According to articles in the August 23, 1996 and September 23, 1996 Washington Posts, and Department of Energy (DOE) reports, there is a microbe, called Methanococcus jannaschii, that exists on the floor of the ocean, lives only in 185 degree Fahrenheit water, and needs pressures of approximately 3,700 pounds per square inch. Even though the 500 or more species of Archaea, of which this now-decoded microbe is but one, are thought to comprise at least 30--perhaps 50--percent of Earth's life mass, they tend not to exist in the same places as humans. The Antarctic Ocean is home to many of them.
The August 23, 1996 issue of the journal Science published the results of the work of a team of researchers from The Institute for Genomic Research (TIGR), Johns Hopkins University, and the University of Illinois at Urbana. J. Craig Venter, of TIGR in Rockville, Maryland, spoke of how the lifeform differs from those previously known. "Two-thirds of the genes in this organism are new to science and biology," said Venter, the paper's senior author, proving the microbe to be from a class separate from the main two life branches: bacteria and eukaryotes--the latter encompassing protozoa and algae, fungi, animals and plants.
In 1977, Carl Woese and Ralph S. Wolfe of the University of Illinois at Urbana had proposed Archaea--then thought to be a bacteria subgroup--as the third branch of life. Their contention was not then accepted. But now that Archaea species have been found at the hot and cold places where no other life can exist, Woese's and Wolfe's conclusion is taken more seriously.

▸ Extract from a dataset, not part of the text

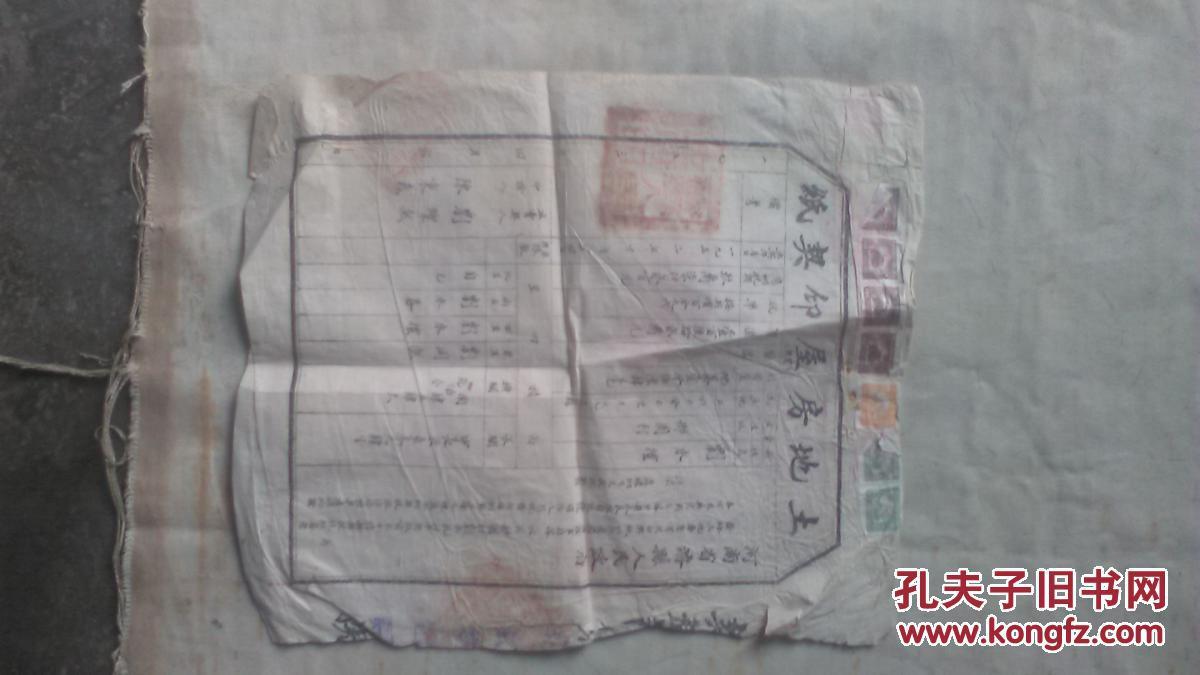 国小�_浚县土地房屋契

Studying the M. jannaschii has proven a challenge. Woese and colleagues had steel vats made which could hold the lifeform at a high pressure and temperature--and could vent away hazardous methane gas. (A thermal vent called a "white smoker" off California was where it was isolated originally in 1982.)
The organism may prove profitable, which has made research funding from the Office of Health and Environmental Research (OHER) of the DOE, under contract DE-FC0295ER61962.A001, easier to obtain. M. jannaschii can digest and concentrate heavy metals. Its byproduct, methane, can be used as a fuel, a promising quality in a world where fossil fuels are limited. Organisms of its class can probably be harnessed to create new sources of nonpolluting and renewable natural gas, and some can be used to clean up sites of hazardous waste, because some of them can withstand incredibly high radiation. Unlike many of the other forms of life, M. jannaschii does not need to eat organic carbon, and it lives away from even indirect rays of the sun.
There are theories that species of Archaea were the first lifeforms to exist on Earth, and may well be the type of life that could exist elsewhere in the universe. Some could have survived on the Earth of 3 billion years ago, and a number even thrive in the same acidity as concentrated sulfuric acid.
It is probable that NASA will be searching for their like on Mars. In the meantime, the study of Archaea, according to Venter, as quoted in the September 3, 1996 Washington Post, "represents the scientific equivalent of opening a new porthole on Earth and discovering a wholly new view of the universe."
It is sure to be a profitable undertaking. The August 23, 1996 San Francisco Chronicle related that Human Genomic Sciences, Inc., a biotechnology company, finances the nonprofit The Institute for Genomic Research, and thus has exclusive rights to the patents and exploitations of the institute's results.